# Roland GX-24 Offset adjustment



## pawsflorida (Jul 21, 2007)

A few people have mentioned about setting the offset to get ride of horns. Does anyone know what setting the offset does? Perhaps if I understood what it does it would help the matter.

We all know weeding is a pain, but some areas of my letters and or graphics don't get cut at all (about 1/16"). I have to yank or cut with an exacto knife. I double check to see if the cutting line (blue) in the software is broken but it isn't.

I've tried all different force setting, blades and cutting speeds but I can't get rid of them. I'm hoping the offset will help.

This is happening on all kinds of vinyl products and it's making me wish that I became a plumber like mom used to tell me 

Anyone else have this problem?


----------



## 2STRONG (Oct 17, 2007)

I Dont Really Think The Offset Willl Help If Im Not Mistaken All The Offset Does Is Bring You Lines A Little In Or Out. What Are You Cutting.

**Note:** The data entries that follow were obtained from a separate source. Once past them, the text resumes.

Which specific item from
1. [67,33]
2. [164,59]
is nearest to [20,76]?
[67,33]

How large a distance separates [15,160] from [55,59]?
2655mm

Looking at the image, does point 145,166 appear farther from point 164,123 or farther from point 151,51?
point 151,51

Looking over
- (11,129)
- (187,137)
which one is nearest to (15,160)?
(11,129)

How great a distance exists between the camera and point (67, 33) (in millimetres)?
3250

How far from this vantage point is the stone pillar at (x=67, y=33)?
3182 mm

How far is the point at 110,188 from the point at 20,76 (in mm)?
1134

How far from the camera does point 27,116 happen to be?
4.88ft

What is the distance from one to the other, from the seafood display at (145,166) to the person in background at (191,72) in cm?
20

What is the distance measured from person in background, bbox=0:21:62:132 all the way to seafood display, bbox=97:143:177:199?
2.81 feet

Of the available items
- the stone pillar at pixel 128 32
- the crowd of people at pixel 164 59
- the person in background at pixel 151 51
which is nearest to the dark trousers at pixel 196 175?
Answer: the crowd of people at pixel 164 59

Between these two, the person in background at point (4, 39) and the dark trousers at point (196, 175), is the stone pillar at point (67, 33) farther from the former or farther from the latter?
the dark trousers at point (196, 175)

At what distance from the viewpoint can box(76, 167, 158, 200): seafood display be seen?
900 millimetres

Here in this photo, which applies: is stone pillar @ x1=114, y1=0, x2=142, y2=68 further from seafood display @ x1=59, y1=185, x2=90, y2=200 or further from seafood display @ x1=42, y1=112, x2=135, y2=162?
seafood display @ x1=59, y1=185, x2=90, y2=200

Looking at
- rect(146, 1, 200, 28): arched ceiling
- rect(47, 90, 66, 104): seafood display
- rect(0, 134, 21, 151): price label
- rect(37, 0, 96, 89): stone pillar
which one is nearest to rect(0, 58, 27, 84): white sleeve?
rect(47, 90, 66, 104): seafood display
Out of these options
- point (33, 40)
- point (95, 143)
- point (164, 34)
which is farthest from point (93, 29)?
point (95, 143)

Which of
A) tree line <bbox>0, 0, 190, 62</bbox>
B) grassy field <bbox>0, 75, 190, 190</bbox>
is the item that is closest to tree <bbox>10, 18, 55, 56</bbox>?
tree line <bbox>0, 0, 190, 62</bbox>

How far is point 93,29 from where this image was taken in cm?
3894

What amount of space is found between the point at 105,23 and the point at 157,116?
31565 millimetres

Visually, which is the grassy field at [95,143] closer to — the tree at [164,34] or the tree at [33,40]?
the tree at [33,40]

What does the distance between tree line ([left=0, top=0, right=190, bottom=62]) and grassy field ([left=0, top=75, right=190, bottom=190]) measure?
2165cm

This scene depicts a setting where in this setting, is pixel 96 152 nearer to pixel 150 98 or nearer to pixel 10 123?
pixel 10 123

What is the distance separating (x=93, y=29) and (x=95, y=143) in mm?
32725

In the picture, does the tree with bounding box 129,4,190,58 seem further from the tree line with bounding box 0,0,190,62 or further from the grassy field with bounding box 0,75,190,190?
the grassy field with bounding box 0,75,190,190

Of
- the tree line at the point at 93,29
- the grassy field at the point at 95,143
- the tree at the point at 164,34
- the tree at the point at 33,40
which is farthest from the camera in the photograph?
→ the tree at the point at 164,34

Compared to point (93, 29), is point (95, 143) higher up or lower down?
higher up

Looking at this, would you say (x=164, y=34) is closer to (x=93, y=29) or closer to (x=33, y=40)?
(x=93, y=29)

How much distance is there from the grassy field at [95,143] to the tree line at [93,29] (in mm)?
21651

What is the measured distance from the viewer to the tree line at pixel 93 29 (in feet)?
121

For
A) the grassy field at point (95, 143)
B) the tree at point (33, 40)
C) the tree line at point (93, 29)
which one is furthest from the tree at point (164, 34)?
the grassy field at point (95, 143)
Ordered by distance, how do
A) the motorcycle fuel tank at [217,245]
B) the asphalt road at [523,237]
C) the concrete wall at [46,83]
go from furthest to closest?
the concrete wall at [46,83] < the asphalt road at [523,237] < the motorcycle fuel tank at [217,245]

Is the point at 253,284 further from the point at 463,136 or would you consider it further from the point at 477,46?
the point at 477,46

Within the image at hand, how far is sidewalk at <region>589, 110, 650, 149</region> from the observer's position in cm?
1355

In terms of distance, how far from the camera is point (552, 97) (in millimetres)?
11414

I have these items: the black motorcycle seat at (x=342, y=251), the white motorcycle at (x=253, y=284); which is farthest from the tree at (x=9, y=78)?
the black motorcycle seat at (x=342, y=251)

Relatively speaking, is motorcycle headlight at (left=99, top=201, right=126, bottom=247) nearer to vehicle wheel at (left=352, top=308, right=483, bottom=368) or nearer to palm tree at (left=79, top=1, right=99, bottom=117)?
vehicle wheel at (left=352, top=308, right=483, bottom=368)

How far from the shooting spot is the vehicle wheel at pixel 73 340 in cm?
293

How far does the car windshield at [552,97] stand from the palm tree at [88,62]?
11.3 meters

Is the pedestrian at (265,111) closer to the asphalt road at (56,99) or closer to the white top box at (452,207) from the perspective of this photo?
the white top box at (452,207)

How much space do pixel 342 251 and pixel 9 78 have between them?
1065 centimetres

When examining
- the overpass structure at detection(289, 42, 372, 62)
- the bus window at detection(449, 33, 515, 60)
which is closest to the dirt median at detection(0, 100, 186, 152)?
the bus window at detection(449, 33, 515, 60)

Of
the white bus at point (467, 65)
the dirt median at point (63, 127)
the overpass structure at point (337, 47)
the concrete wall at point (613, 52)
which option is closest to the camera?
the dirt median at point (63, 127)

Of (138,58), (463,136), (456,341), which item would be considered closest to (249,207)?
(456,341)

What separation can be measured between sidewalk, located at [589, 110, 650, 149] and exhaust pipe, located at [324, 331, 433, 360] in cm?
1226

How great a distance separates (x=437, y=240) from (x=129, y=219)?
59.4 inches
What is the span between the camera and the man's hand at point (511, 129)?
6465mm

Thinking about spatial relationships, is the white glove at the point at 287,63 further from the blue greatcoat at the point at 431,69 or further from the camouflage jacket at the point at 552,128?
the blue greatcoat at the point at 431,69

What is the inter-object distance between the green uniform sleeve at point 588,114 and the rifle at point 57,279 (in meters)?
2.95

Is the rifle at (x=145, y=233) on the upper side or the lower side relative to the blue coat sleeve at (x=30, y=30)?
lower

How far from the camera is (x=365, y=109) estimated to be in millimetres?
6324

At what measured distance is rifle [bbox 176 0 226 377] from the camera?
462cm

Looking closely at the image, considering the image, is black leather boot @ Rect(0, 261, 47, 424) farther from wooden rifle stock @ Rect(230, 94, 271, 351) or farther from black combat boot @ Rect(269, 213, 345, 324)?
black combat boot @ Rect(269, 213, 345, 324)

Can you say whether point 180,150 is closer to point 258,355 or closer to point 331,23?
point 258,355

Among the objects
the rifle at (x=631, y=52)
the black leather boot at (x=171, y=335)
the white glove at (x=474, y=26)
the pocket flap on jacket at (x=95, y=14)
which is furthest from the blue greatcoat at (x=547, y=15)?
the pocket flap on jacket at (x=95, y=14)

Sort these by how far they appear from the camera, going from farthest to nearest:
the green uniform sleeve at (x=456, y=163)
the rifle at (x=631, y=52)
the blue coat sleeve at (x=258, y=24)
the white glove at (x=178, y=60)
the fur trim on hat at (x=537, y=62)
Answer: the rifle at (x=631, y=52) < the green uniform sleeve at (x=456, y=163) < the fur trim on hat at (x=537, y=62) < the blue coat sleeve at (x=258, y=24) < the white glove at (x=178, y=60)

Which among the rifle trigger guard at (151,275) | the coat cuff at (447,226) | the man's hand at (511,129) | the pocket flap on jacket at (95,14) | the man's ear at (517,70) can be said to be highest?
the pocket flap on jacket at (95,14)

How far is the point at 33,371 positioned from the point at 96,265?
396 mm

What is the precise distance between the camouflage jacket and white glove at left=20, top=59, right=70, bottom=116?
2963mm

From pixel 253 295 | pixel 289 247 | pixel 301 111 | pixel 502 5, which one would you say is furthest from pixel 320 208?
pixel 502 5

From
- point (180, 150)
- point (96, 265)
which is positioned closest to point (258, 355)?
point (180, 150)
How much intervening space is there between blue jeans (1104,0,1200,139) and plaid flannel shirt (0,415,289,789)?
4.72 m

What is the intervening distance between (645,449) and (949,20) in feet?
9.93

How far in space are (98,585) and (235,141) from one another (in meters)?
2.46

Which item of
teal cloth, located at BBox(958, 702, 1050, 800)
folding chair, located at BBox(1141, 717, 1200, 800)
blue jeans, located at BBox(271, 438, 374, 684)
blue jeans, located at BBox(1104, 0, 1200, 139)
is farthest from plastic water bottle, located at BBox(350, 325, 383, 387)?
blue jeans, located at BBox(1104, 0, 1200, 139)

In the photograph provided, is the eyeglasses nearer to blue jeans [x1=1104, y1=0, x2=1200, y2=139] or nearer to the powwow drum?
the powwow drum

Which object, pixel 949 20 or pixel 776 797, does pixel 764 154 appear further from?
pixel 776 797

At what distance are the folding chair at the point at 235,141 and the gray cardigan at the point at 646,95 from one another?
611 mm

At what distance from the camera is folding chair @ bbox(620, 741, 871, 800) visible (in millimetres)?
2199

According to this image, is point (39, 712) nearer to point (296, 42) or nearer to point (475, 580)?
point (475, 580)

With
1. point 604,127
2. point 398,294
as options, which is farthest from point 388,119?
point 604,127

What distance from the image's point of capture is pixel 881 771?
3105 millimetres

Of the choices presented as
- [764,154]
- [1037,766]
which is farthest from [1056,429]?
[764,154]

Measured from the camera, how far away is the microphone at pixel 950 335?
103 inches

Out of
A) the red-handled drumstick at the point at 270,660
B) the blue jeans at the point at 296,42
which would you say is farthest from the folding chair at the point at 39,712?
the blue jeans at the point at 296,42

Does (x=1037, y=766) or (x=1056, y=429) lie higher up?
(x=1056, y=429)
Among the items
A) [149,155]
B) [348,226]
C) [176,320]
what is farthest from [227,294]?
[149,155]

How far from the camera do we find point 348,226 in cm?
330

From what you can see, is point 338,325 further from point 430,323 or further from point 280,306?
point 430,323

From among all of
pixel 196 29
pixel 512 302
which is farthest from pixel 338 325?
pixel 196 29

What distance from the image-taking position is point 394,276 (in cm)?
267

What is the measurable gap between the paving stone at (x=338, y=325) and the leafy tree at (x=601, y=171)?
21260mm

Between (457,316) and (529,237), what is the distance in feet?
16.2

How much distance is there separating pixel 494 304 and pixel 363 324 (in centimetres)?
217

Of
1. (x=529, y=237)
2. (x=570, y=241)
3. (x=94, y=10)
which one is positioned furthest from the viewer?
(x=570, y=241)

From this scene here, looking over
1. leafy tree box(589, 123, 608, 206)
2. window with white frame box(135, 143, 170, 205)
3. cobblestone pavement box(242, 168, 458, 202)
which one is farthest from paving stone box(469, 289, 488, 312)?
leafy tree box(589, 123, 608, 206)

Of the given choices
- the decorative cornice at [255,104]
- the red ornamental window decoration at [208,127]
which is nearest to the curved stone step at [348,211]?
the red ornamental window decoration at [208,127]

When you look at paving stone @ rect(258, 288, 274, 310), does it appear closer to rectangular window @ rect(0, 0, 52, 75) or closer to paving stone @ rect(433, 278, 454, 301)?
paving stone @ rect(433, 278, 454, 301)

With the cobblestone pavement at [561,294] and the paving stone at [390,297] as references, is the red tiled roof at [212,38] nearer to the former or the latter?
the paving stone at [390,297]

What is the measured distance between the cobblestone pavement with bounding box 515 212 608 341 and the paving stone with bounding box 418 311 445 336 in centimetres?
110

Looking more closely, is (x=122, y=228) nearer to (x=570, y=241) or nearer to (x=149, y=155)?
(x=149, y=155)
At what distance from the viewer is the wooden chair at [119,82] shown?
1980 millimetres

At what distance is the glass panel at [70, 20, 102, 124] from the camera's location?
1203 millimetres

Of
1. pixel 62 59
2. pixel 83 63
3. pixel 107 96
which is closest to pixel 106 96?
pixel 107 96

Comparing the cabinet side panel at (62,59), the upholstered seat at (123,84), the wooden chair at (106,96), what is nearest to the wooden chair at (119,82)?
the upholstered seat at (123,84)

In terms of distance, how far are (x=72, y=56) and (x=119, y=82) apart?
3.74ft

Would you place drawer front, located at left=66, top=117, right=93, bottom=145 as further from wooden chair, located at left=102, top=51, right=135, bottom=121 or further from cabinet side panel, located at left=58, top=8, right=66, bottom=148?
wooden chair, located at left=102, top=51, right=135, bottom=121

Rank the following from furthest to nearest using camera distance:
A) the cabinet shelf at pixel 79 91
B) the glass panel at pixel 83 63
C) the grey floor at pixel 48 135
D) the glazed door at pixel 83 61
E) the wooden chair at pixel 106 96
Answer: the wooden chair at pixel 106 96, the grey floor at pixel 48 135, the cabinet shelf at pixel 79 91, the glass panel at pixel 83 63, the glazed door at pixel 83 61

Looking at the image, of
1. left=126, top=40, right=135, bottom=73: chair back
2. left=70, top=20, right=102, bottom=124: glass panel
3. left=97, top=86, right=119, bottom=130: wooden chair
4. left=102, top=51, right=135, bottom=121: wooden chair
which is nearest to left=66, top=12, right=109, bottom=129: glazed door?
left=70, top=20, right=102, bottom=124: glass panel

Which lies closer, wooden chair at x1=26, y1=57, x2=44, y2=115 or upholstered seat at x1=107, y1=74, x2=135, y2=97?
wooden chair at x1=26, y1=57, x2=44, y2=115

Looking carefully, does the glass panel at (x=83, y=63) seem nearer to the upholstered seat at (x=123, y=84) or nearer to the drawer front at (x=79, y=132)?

Im Using Eco From Imprintables And Have Not Had A Problem Yet.


----------



## rmsigns (Oct 28, 2007)

not sure about setting the offset but let me ask you a question. is the part that isn't getting cut at the top of the graphics or at the very edge of the viny? if that's the case then you need to set different parameters. 
meaning say for example when you load your vinly into the cutter and it asks you if you are using a sheet or roll.. and you click piece then there might not be enough room to cut what you want, try saying roll and that way the machine thinks there is ampule. 
m


----------



## pawsflorida (Jul 21, 2007)

No, it's not near the edges. That's what drives me nuts. Yes, I've cut ecofilm and it still does that, but that is so thin it pulls off easy.


----------



## rrc62 (Jun 2, 2007)

Knife offset is to compensate for the fact that the knife point, which is what actually does the cutting, trails behind the knife centerline slightly. If you're contours are not closing completely, especially in fine detail, this is usually the problem.

Roland specs .009 for their knives. .01 is close enough. You can experiment up or down from there, but I use .1, which solved the problem for me.


----------



## rmsigns (Oct 28, 2007)

i've never had to adjust my offset before, but i do know it can be frustrating when the damn cutter isn't working (i had other problems) so great advice ross and i hope that fixes it for you mike.... good luck!!


----------



## pawsflorida (Jul 21, 2007)

Great! Thanks for the explanation. It makes more sense now.


----------